Cool and calm is fine for astronauts -- but for a presidential hopeful?
The quiet, modest hero walked around the breakfast table, smiling as he shook hands with some 30 reporters but never showing much emotion.
This was the man who was the idol of the nation 20 years ago as he became the first human to orbit in space. However, now the question was being asked in varying ways, but persistently: Is the cool, unflappable personality that made John Glenn a great astronaut what the country now is looking for in a president?
Yes, said the senator, he was aware of the view that he was too reserved to gain voters' attention in a race for the Democratic presidential nomination. ''Once this perception of you gets started,'' he said, ''it is hard to change it.
''But,'' he said, ''I do have passion for my country. I felt that passion on top of that booster (at Cape Canaveral).''
''Then,'' asked a questioner, ''you see no need to shout?''
''I see no need to hoot and holler,'' he said. ''I think back to my pilot days: The pilot who sounds the best may not be my choice for a pilot.
''The content and style of my speeches have been well received. . . . I do feel strongly about the need for a change in this country.'' He said he believed that his message, despite his low-key approach, was being heard by the general public.
Further addressing the question of voter appeal, Glenn referred to his ''big win in Ohio'' in the 1980 Senate race. ''I won by a record 1.6 million,'' he said. ''And Ohio is a bellwether of the country -- its business interests, its ethnic groups.''
The senator pointed out that he had not yet fully decided on seeking the presidency. And here a questioner asked: ''But aren't you digging a hole by waiting? Won't Kennedy and Mondale get out so far in front that you can't possibly catch them?''
''No,'' said Glenn. ''I'm not sitting back. There have been several articles about my possible candidacy that have been favorable. I will be forming a political action committee soon. An announcement of candidacy by the end of this year would not be too late. There would still be 13 to 16 months before the first state caucus and primary.''
''But,'' a reporter asked, ''won't your candidacy simply split the vote for Mondale and assure the victory for Kennedy?'' ''No,'' said Glenn. ''I don't see it that way.''
As a good friend of the Kennedys, particularly Bobby Kennedy, do you have any trouble running against Teddy Kennedy?
No. This is not a footrace. I look forward to doing what I think is best for the country. My running will not be on a personal basis.
How would you separate yourself from the Kennedy ideology?

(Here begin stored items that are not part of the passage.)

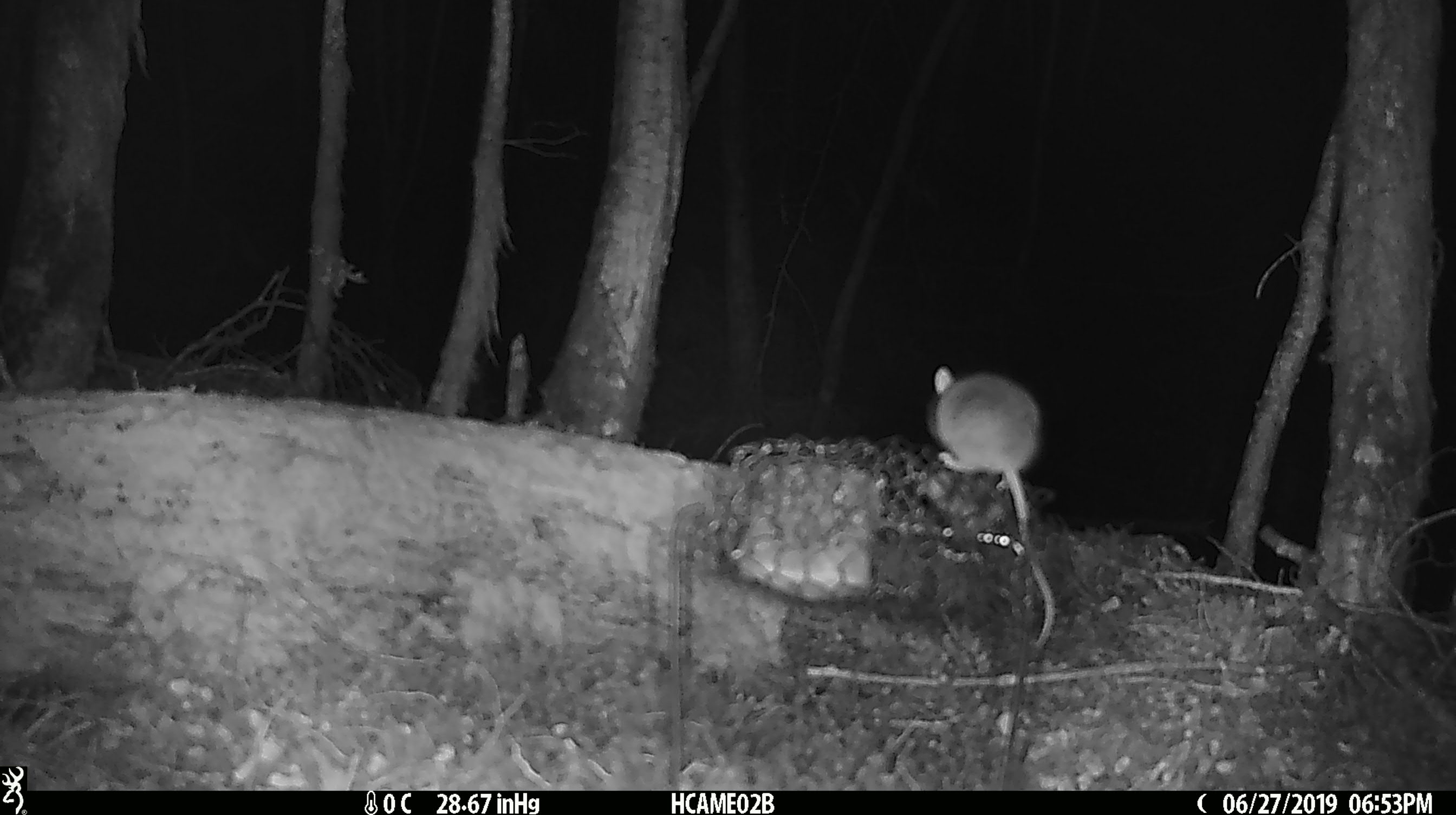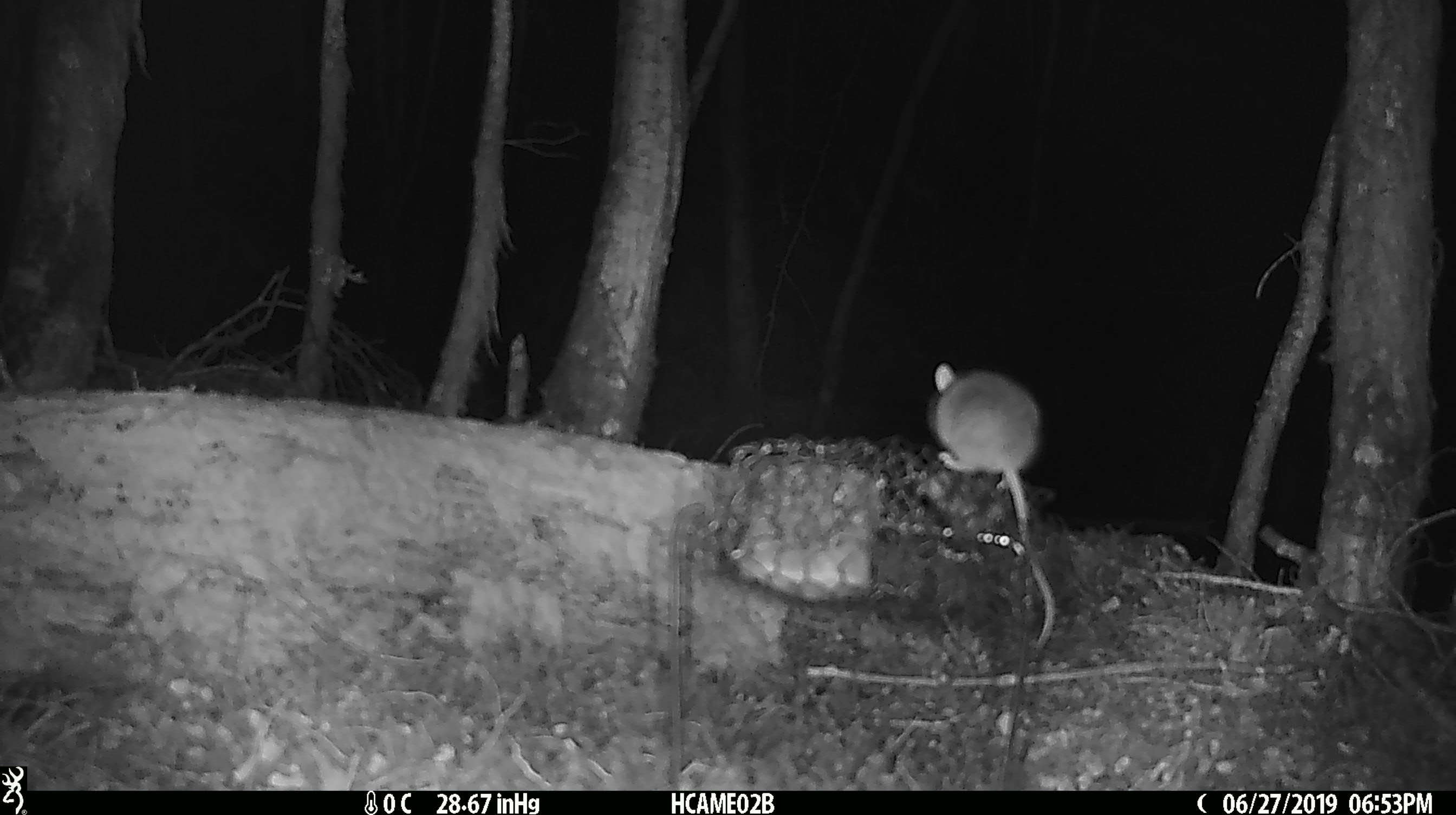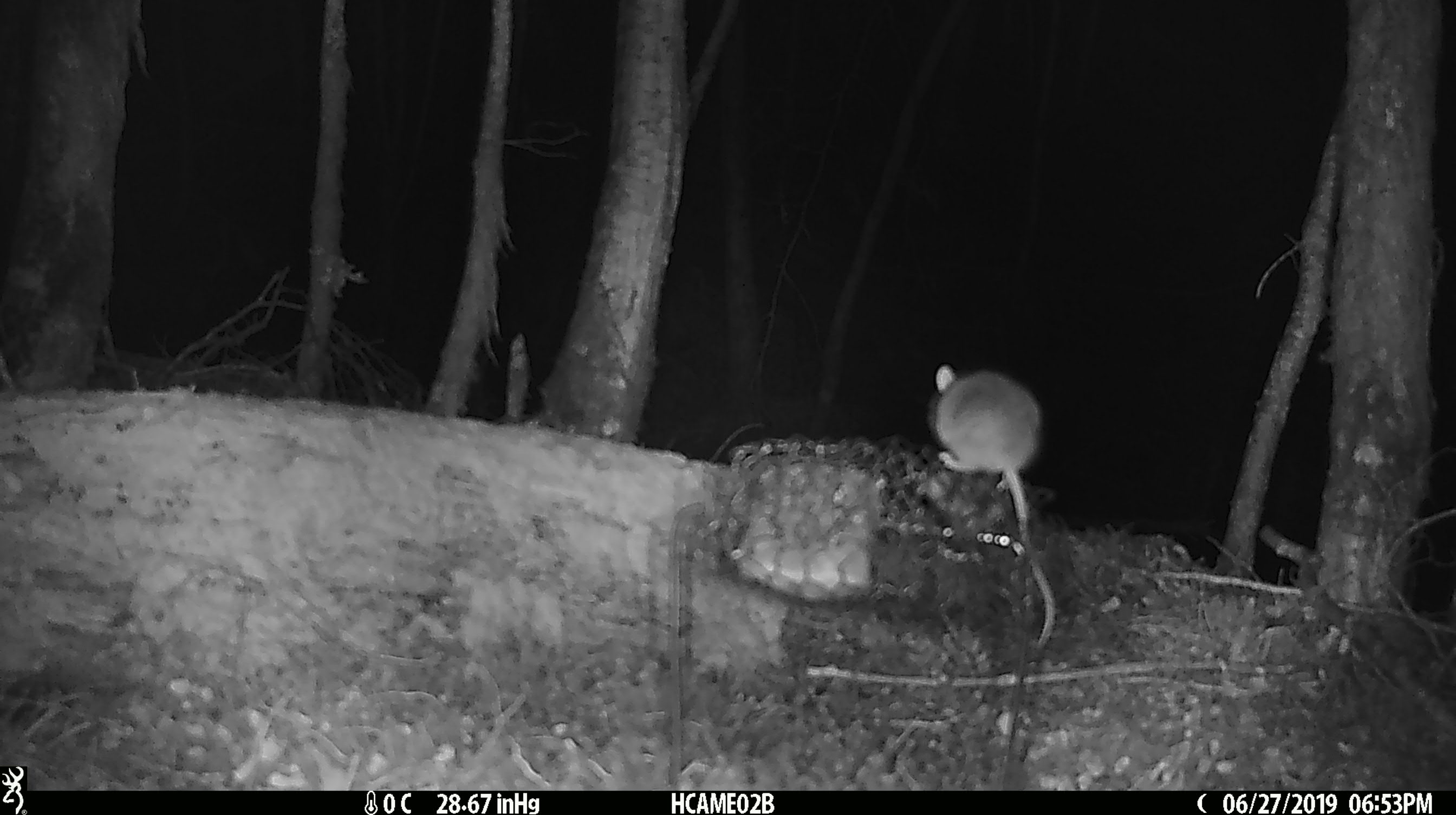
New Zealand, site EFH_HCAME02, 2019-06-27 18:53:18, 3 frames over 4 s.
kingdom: Animalia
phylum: Chordata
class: Mammalia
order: Rodentia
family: Muridae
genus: Mus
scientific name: Mus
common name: mouse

Let Kennedy, and Mondale, speak for themselves. I have never tried to place myself ideologically, as a conservative or a liberal. I believe in taking each issue as it comes and doing what is best for the country. But however you define the political spectrum - in terms of government spending, etc. - I think I am in the middle of that spectrum.
What has caused the big federal deficit?
The past 40 to 50 years of programs gave us some of it. Some programs have gotten away from us and become a burden. And we have lagged in not correcting these programs.

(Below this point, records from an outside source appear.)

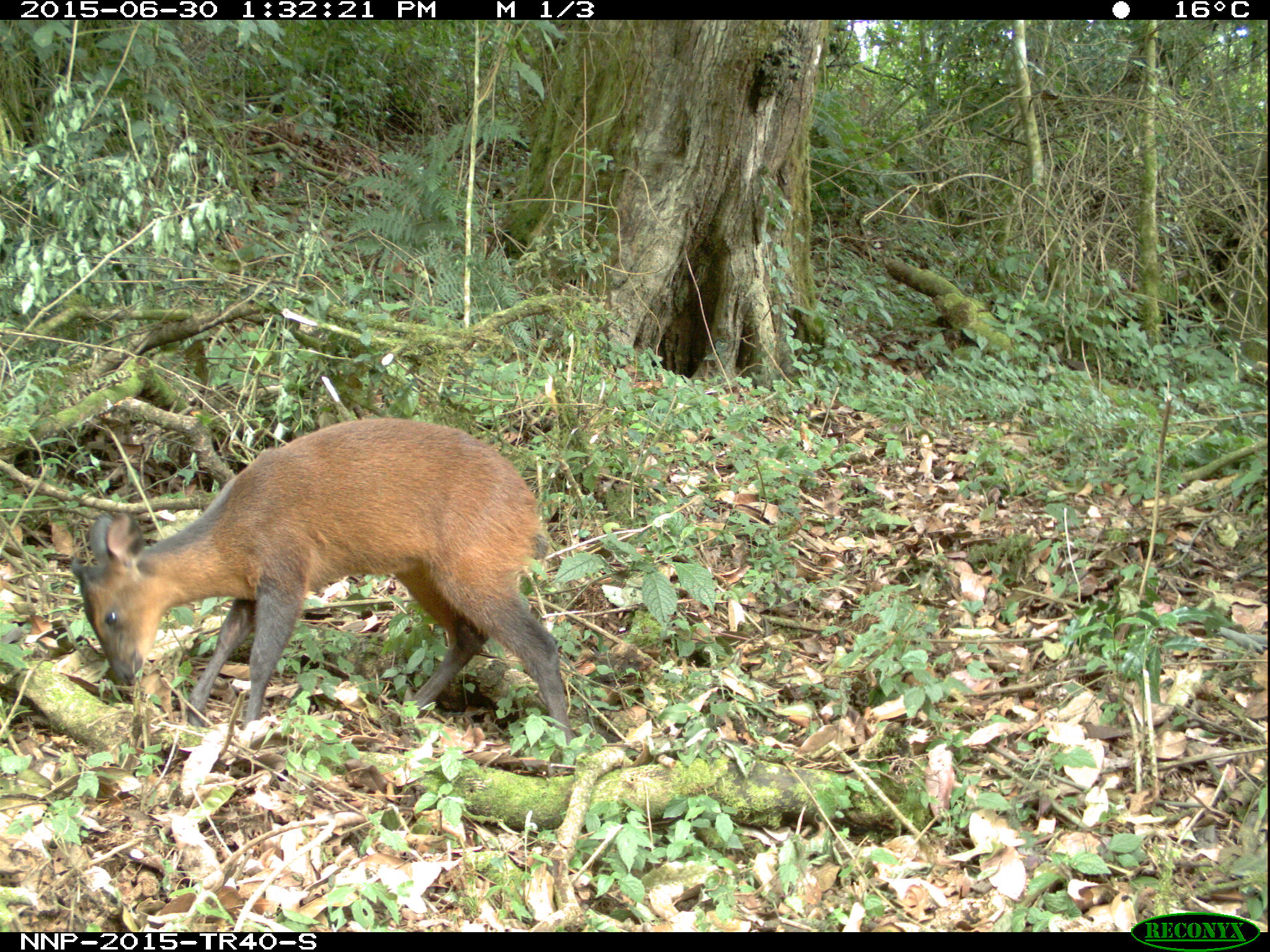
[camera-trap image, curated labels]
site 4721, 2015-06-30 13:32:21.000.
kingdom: Animalia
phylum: Chordata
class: Mammalia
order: Artiodactyla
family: Bovidae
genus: Cephalophus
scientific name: Cephalophus nigrifrons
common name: black-fronted duiker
Cephalophus nigrifrons (black-fronted duiker), count 1.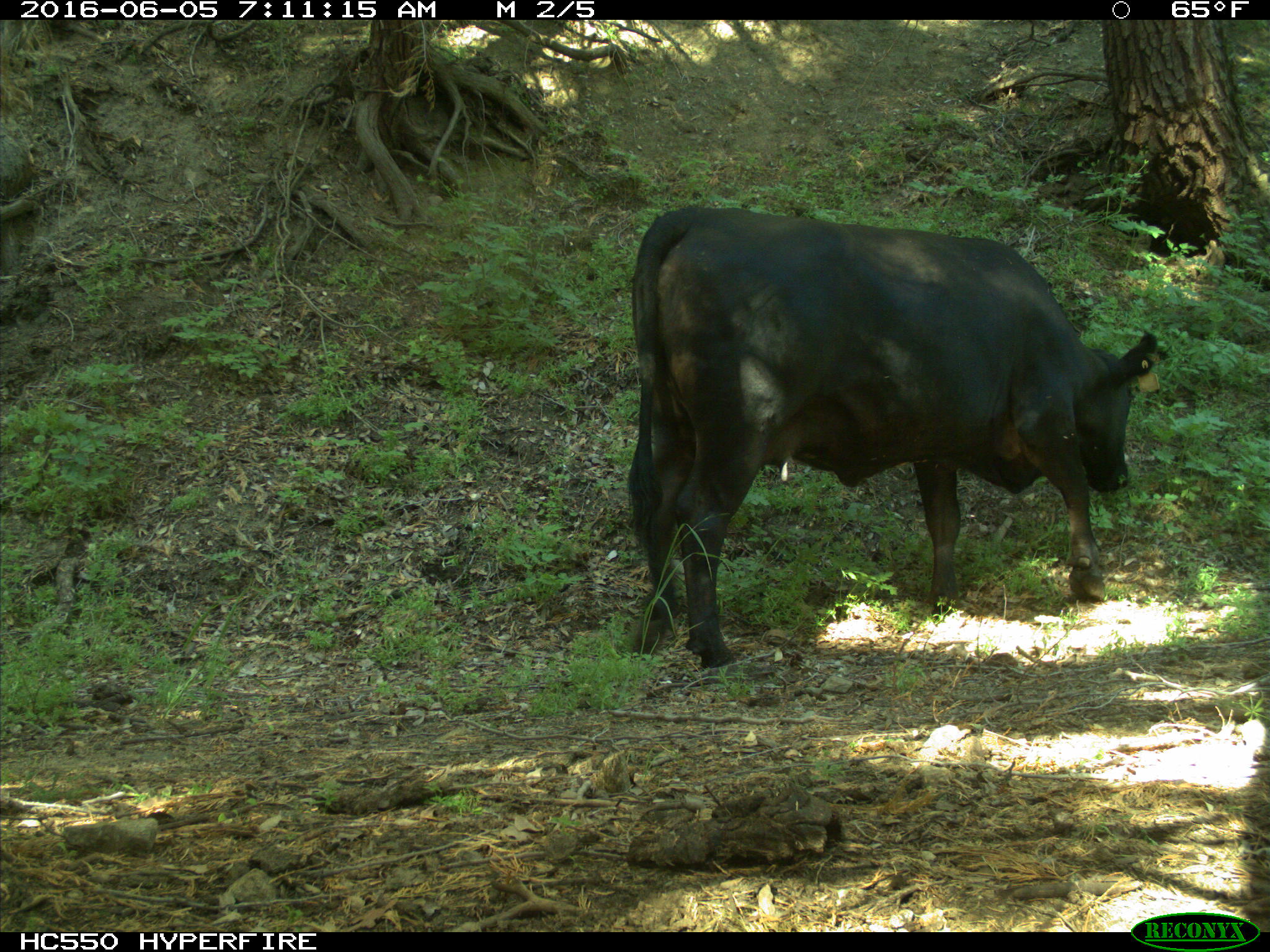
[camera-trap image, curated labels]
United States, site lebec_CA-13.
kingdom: Animalia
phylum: Chordata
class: Mammalia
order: Artiodactyla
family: Bovidae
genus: Bos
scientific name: Bos taurus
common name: domestic cow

How do you stand on the so-called social issues?
On abortion I am pro-choice, not pro-abortion. This has been my constant line. I don't think anyone can dictate when life starts.
On tuition tax credits, I am opposed. I don't think the government should support private schools.
On school prayer, I am against mandating it. No one child should ever feel he is an ''outsider.'' I approve of a silent prayer. No one standard of prayer should be set up. . . .
How do these positions affect your presidential prospects?
These lobbies were all against me in Ohio and I came out well.
The AFL-CIO is going to endorse a presidential candidate before the caucus in Iowa. What do you think about this, since labor is not as crazy about you as it is about Kennedy and Mondale?
I met with AFL-CIO leaders recently and was well received. At first I had labor opposition in Ohio. Since then it has given me good backing.
What would you do about unemployment?
I would keep the retraining program. And I'm thinking about the possibility of having an educational fund for workers to borrow from -- a borrowing fund for retraining and reeducation -- but where, at some point, through the use of the IRS, the loan would have to be paid back.
What is your position on limiting nuclear arms?
I opposed SALT II before. But I would vote for it today because we can verify now. Overall, on nuclear arms I would limit expansion, seek reduction, prevent the spread of nuclear arms around the world to other nations, and involve other weapon states in the negotiating process.
Are there any inhibitions as a presidential candidate in criticizing Israeli policies?
No, you have to vote your conscience. And I have drawn the criticisms of Jews at times -- on my vote on the F-16, for example. . . . And many Jews today are critical of Israeli actions in Lebanon.